## Exercise directions
Word for word, retype the lines from the one containing "Status Quo - Party Ain'T Over Yet cd" to the one containing "NISSAN Versa Sedan" below, keeping both end lines and dropping the pictures.

## Data shown
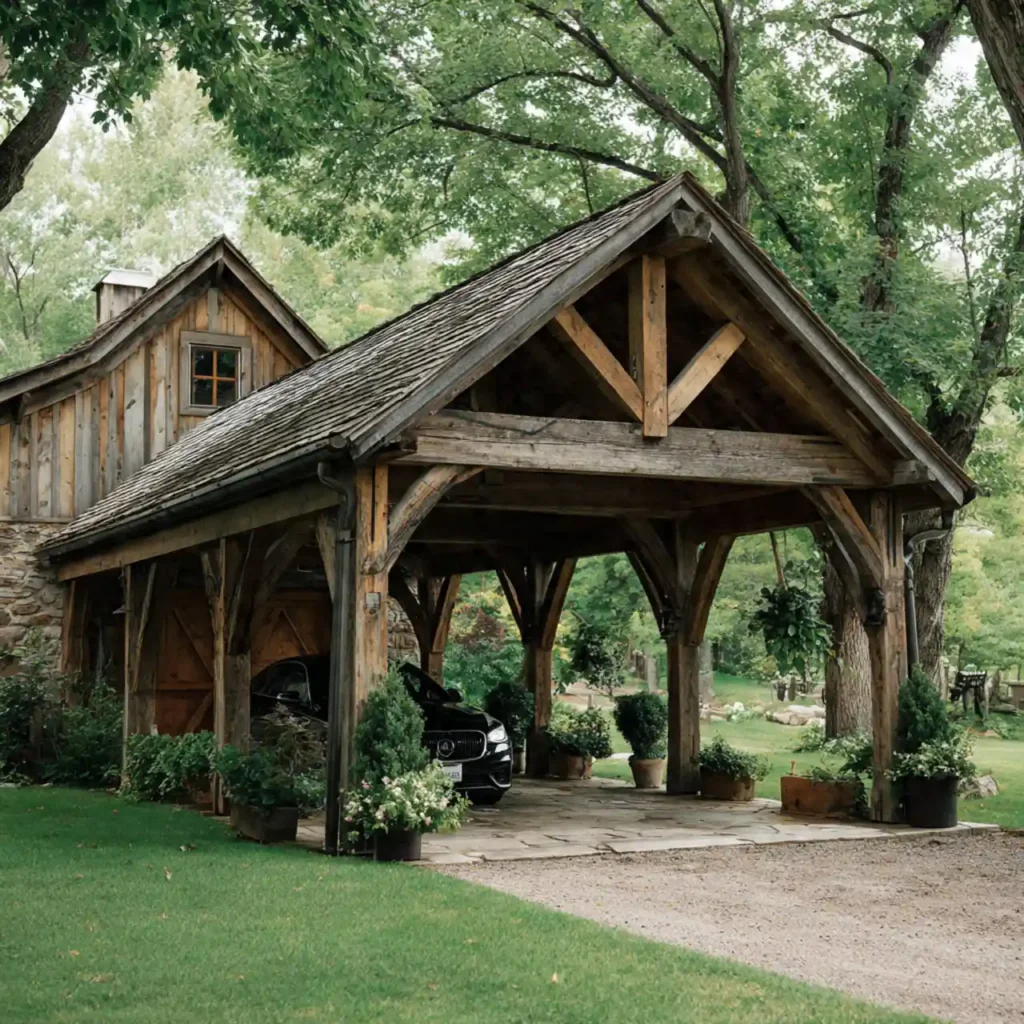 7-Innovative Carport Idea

---

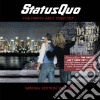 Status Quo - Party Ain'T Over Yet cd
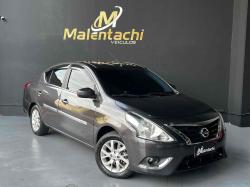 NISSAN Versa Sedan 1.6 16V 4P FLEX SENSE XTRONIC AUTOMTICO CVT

## Finished exercise
 Status Quo - Party Ain'T Over Yet cd
 NISSAN Versa Sedan 1.6 16V 4P FLEX SENSE XTRONIC AUTOMTICO CVT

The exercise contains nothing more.